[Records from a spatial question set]

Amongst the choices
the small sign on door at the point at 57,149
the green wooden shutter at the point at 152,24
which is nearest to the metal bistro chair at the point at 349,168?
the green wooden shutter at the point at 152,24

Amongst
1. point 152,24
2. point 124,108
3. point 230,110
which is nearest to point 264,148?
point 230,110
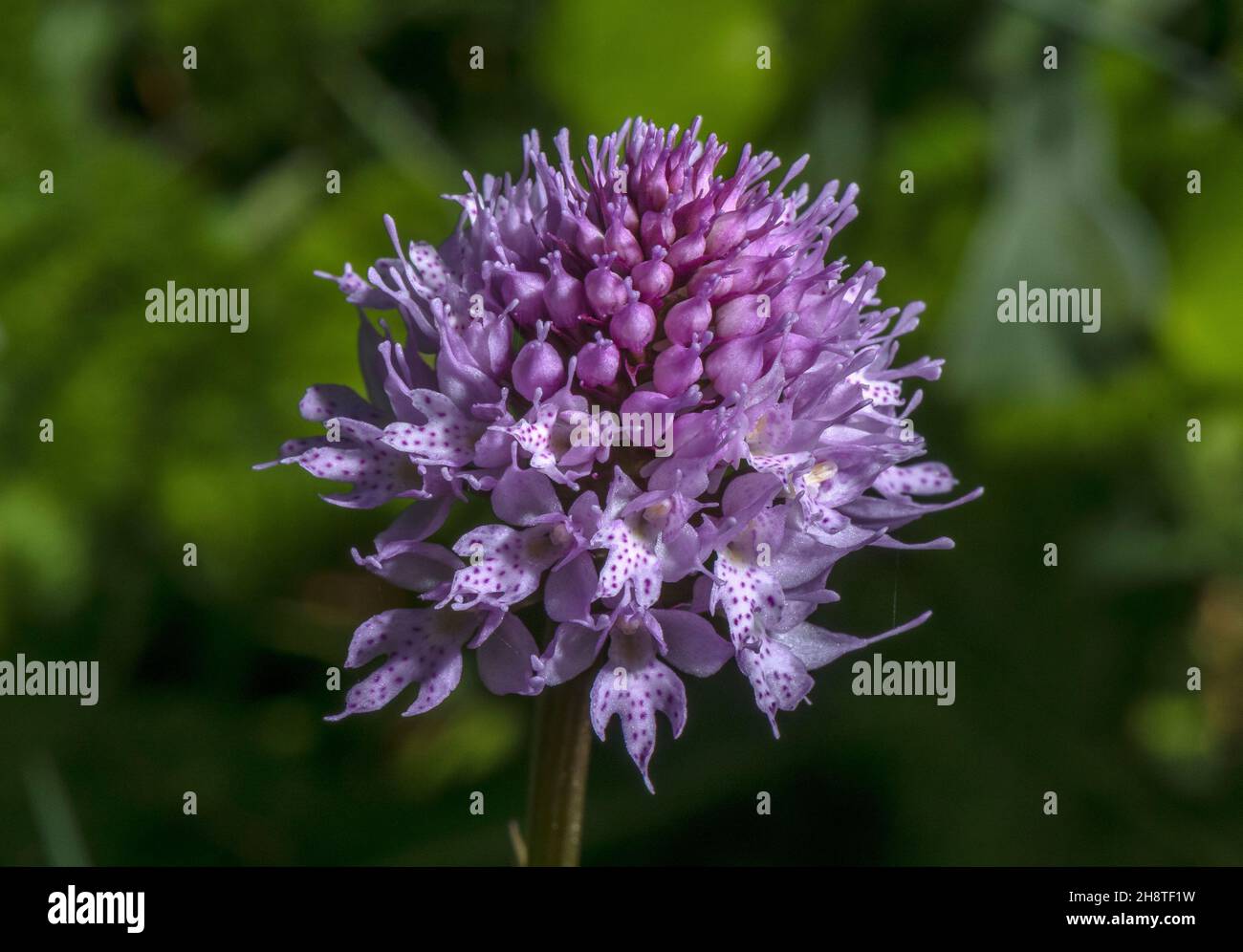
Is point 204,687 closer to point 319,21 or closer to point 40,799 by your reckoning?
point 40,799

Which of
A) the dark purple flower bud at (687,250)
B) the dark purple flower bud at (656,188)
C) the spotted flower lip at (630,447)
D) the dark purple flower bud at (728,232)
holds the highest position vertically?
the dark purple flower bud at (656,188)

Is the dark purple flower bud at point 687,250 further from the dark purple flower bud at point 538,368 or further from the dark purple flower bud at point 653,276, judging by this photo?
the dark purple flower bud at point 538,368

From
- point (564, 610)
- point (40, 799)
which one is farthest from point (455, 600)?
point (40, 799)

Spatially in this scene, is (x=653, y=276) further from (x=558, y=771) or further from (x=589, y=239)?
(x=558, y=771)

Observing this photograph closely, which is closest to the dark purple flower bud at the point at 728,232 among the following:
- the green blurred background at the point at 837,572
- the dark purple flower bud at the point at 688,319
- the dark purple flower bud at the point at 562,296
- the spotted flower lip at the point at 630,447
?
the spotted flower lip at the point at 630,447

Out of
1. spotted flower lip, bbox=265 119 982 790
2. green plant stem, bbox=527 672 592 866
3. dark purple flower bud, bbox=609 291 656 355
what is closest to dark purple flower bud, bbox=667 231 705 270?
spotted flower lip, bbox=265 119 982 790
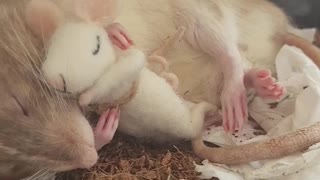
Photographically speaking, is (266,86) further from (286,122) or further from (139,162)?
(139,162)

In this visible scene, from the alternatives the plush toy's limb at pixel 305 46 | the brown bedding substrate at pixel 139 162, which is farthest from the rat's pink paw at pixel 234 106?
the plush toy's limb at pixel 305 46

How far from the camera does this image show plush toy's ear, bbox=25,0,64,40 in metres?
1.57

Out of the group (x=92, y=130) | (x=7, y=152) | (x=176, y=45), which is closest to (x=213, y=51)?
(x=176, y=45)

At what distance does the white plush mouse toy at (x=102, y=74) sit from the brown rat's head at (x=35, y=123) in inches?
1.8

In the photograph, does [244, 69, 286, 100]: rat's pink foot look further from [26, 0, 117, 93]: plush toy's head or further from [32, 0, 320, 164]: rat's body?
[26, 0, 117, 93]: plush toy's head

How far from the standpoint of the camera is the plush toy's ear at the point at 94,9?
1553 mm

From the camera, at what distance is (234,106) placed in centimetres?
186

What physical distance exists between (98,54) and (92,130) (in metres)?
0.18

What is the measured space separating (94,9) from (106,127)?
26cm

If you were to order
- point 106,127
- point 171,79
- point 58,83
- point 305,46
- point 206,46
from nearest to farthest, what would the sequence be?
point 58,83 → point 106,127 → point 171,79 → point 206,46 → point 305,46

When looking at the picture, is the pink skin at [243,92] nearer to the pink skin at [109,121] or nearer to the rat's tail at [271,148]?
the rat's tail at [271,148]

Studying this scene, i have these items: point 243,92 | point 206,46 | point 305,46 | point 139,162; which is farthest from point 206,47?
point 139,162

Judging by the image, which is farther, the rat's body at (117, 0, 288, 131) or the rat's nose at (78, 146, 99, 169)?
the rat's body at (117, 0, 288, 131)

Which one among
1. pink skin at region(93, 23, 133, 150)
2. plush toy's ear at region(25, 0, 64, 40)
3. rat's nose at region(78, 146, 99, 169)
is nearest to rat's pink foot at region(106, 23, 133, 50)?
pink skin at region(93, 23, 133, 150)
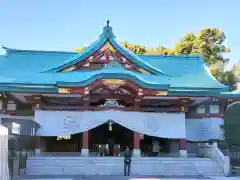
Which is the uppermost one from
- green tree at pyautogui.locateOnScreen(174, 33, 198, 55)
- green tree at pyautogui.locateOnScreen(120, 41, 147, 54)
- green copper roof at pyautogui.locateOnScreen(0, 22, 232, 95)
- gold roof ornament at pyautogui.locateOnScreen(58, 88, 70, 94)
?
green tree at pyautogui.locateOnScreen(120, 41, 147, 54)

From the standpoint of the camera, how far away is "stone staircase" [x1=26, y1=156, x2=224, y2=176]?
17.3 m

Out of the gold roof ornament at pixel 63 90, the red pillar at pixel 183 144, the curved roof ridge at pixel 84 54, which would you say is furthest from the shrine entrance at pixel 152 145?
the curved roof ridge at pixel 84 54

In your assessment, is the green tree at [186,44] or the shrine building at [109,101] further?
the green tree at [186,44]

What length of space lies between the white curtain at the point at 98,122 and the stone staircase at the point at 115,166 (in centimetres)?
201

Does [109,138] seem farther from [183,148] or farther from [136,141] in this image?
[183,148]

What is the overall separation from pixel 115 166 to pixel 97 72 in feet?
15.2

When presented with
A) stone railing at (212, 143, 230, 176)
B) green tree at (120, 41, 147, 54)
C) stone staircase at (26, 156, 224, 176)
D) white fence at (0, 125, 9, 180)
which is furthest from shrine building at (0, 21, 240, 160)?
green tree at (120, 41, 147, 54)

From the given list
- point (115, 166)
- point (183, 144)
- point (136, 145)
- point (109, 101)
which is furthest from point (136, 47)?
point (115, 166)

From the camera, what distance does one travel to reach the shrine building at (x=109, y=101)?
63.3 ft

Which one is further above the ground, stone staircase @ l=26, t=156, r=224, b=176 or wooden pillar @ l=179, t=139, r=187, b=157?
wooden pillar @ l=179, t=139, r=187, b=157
...
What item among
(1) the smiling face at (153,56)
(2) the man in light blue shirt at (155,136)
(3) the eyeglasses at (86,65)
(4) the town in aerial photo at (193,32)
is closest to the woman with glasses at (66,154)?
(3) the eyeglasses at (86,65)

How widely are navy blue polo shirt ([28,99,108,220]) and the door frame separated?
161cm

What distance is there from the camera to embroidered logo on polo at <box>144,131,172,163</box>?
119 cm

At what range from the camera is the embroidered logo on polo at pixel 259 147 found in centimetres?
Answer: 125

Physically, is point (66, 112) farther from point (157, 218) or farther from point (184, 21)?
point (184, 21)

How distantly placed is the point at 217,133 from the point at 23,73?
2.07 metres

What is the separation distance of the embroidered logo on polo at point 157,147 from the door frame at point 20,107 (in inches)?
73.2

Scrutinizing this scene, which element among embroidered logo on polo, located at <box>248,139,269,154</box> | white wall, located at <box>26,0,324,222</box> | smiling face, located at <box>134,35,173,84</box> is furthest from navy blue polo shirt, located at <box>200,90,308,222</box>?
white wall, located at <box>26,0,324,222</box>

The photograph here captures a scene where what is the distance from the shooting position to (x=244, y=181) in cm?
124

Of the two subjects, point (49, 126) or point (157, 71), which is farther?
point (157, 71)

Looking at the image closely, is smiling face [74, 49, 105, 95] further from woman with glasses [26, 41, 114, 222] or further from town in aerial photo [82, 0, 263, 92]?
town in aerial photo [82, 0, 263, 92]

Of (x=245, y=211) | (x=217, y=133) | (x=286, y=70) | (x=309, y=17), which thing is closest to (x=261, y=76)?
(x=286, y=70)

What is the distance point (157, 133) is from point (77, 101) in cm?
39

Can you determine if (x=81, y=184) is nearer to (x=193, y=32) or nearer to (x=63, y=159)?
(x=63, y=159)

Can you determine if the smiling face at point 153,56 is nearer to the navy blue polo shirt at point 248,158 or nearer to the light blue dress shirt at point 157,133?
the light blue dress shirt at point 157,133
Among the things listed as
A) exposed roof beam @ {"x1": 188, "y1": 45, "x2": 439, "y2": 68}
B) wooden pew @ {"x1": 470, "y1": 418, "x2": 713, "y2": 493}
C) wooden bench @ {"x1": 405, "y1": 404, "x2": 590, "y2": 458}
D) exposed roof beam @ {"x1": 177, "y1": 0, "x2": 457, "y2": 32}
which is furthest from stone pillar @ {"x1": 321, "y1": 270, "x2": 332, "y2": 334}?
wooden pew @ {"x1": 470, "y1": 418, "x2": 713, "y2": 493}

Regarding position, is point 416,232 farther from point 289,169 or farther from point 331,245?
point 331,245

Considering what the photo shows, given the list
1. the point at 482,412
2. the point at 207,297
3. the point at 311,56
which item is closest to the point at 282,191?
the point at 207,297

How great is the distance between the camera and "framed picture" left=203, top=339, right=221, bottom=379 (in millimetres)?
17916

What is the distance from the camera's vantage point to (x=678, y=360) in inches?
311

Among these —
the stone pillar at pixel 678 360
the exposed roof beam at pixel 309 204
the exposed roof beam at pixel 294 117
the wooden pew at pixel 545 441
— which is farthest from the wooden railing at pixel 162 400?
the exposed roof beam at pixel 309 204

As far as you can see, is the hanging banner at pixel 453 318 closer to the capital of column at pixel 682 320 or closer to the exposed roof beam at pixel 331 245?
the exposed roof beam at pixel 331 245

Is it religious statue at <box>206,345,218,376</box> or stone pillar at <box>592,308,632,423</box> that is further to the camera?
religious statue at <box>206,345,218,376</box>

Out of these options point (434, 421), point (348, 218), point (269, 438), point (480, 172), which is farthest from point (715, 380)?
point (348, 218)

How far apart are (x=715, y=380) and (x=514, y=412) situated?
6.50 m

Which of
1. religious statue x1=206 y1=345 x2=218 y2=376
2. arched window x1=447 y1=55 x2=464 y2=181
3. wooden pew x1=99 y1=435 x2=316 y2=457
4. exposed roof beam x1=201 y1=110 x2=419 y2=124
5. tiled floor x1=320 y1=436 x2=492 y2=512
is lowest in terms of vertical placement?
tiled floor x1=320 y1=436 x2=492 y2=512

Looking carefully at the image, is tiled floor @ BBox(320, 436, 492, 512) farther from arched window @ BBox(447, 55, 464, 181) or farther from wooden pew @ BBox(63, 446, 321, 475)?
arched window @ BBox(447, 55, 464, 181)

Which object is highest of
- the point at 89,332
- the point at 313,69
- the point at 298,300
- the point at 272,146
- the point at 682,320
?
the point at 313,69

What to produce:
Set down the lines of the records above, unchanged, starting with the line that contains "What item among" and ending with the line that contains "Answer: 125", both included.

Answer to this task:
What item among
(1) the smiling face at (153,56)
(2) the man in light blue shirt at (155,136)
(3) the eyeglasses at (86,65)
(4) the town in aerial photo at (193,32)
is closest to the woman with glasses at (66,154)?
(3) the eyeglasses at (86,65)

How widely are navy blue polo shirt ([28,99,108,220]) and the door frame separated?
161cm

What distance is there from the camera to embroidered logo on polo at <box>144,131,172,163</box>?
119 cm

At what range from the camera is the embroidered logo on polo at pixel 259 147 found in centimetres?
Answer: 125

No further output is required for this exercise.